There were times when I longed for 1 cent to buy a sweet. How hard I had wished for 5 cents (when I was in the fifth grade to watch a circus show arranged in the school! There were times I would wait for an ordinary Marigold flower at the gate of my class mate’s house.  (As I was very poor I never felt like entering the house and he never invited me in) 
 
Every day I worked and worked and went to school at the nick of the time without having proper food, clothes or reading a newspaper. I passed matriculation without knowing one English sentence correctly. Envying those who knew the language well, I vowed that I would master the language. As my family could not afford to send me to college, I sought the help of my parish priest who admitted me into the petit seminary for ecclesiastical studies. In the seminary, we aspirants had to converse either in English or Latin. It was a golden opportunity and I started devouring English words and phrases like a lover.
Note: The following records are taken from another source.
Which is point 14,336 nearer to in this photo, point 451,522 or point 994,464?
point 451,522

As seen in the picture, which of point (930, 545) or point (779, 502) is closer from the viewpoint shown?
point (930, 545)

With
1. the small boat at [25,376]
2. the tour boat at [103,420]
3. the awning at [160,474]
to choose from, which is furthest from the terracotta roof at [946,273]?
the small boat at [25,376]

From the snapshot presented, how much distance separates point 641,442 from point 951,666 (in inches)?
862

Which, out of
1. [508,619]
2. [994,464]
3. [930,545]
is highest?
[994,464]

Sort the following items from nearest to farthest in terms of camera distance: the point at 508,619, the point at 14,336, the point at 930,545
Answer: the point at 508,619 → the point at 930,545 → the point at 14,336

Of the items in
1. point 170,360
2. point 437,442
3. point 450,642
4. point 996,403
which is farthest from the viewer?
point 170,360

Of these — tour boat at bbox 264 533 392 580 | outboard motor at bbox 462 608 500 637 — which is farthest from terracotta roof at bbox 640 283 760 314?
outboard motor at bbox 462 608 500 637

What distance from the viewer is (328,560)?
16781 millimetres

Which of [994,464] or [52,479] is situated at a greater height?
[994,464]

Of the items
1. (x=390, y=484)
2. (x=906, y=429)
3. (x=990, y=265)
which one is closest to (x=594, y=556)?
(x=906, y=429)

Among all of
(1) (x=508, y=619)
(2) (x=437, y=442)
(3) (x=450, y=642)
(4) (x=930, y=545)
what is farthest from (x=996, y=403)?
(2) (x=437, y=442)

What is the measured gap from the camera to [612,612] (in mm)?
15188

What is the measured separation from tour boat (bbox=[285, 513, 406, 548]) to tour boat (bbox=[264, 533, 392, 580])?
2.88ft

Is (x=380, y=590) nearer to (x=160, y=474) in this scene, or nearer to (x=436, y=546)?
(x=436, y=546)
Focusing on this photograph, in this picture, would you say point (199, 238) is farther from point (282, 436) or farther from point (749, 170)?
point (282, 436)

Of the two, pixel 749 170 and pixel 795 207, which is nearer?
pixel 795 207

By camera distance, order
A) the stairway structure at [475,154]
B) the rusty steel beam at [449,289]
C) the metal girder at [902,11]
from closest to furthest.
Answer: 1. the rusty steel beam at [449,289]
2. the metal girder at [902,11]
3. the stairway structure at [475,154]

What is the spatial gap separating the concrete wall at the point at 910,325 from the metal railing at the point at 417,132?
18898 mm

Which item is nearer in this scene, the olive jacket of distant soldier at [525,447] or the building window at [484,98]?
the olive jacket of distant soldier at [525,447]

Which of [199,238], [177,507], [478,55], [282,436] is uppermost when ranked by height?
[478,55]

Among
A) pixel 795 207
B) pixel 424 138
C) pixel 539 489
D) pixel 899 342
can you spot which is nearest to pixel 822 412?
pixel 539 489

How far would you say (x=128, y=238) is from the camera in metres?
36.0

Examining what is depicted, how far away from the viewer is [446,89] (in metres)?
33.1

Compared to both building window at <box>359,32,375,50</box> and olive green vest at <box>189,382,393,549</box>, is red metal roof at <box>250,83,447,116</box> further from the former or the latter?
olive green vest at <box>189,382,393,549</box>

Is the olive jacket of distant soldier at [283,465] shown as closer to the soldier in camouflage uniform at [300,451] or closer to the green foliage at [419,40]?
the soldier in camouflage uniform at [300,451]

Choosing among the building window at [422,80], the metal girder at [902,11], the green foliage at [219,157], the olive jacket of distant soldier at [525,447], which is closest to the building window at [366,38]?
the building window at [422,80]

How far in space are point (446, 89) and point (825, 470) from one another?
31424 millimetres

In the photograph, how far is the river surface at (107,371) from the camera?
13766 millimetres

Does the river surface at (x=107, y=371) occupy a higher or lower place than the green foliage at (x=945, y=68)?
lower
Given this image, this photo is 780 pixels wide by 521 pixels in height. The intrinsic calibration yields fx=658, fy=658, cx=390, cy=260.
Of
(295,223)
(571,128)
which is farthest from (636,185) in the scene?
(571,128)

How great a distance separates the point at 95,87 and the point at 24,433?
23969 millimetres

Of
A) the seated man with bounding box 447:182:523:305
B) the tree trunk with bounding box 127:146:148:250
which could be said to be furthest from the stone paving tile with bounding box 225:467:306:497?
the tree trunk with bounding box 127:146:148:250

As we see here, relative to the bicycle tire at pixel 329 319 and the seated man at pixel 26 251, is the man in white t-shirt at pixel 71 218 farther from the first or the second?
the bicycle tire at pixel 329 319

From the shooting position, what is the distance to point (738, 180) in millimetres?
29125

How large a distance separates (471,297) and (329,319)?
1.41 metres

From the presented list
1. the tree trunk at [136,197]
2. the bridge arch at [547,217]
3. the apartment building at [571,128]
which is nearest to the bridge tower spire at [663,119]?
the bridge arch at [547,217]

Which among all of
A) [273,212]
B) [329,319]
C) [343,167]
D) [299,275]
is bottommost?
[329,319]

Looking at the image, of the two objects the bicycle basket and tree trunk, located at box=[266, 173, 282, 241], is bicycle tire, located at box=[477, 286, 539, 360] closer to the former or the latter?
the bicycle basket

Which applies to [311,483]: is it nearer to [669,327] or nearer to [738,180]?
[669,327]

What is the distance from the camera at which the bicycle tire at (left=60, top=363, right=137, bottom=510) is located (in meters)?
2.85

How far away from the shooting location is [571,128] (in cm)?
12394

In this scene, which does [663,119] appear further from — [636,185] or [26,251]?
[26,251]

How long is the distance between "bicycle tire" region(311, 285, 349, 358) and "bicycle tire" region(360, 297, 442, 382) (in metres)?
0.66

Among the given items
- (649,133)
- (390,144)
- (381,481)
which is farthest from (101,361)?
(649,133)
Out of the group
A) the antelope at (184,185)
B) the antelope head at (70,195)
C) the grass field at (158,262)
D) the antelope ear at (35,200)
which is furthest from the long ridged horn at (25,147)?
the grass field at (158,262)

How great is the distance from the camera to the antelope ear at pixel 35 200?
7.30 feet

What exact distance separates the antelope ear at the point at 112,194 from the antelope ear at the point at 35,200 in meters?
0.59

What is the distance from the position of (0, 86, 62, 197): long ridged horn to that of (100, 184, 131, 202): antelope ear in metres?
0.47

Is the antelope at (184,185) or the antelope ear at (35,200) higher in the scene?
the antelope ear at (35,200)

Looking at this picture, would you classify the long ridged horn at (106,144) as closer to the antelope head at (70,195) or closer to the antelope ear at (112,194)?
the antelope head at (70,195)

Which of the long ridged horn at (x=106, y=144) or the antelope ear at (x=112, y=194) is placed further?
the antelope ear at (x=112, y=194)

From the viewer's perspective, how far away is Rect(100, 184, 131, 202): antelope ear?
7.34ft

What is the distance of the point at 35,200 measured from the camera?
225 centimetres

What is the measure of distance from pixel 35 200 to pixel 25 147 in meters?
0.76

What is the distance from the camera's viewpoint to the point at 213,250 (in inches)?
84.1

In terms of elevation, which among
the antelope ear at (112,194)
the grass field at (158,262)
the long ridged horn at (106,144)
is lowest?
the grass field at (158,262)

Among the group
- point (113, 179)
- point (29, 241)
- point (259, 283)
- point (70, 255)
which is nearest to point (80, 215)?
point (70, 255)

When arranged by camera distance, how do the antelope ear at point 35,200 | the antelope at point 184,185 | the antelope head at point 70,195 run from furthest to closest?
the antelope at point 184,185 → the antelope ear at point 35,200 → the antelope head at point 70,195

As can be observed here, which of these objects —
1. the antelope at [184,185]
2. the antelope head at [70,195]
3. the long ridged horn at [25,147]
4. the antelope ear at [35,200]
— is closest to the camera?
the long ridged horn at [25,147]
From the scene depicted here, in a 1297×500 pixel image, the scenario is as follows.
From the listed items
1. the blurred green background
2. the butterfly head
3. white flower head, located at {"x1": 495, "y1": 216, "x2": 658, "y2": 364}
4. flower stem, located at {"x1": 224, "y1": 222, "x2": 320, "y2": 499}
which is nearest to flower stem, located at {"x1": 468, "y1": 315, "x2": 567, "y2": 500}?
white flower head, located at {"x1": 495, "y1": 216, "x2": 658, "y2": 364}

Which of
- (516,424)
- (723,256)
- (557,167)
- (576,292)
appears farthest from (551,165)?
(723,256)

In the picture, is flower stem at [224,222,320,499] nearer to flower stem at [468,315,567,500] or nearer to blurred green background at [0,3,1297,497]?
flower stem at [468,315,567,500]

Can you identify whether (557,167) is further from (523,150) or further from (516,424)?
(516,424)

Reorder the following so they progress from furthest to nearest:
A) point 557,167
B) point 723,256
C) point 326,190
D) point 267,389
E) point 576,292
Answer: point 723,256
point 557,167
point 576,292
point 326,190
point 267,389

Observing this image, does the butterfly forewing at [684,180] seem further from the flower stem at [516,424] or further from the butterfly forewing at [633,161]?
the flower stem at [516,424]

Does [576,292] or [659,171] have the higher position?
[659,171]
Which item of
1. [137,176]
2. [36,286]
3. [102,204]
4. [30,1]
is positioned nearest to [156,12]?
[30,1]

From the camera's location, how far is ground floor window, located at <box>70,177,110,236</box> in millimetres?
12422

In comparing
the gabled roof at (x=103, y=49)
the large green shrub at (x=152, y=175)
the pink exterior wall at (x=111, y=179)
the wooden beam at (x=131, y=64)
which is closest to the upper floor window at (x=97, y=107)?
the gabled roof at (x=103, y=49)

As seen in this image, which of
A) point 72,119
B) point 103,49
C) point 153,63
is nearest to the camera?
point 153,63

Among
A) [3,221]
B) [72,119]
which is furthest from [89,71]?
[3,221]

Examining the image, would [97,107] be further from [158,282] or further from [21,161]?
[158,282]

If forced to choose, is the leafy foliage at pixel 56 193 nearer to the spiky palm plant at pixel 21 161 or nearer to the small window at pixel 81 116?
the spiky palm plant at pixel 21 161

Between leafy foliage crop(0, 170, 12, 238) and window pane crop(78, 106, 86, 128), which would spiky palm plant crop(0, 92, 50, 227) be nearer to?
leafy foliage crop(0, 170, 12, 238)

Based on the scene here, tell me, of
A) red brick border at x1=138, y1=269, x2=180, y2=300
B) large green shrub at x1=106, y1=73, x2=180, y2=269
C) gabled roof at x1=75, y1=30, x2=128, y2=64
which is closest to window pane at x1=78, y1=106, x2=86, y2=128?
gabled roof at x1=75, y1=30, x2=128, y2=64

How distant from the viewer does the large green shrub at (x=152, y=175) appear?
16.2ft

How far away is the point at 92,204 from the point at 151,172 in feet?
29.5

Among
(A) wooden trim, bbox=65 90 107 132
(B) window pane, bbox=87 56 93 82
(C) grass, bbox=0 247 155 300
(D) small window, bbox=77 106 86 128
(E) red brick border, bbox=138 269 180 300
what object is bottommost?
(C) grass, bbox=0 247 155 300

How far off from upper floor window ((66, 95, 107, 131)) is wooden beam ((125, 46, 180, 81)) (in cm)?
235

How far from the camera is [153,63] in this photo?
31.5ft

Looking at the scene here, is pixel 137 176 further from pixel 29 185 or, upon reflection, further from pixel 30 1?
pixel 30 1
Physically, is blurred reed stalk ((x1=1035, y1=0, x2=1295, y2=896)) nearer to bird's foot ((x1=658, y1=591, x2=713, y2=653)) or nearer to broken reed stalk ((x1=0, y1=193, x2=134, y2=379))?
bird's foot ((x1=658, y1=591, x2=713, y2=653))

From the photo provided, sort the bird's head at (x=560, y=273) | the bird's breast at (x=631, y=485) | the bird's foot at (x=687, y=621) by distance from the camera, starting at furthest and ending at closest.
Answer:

I used to read anything I could lay hands upon noting down every beautiful word and phrase.  I would write down ten difficult words every day in a piece of paper to study and to commit them to memory on the way to the urinal or on the way back from the dining hall. I would sit glued to the old radio in the study hall to hear news from BBC.  As I wanted to develop the correct accent, it was important to listen to English spoken best. This practice continued for more than 5 years. Even while I convalesced in the infirmary, I used to devote my entire time (there was a lot of it as I did not have to go for mass, classes and prayers) to improve the language.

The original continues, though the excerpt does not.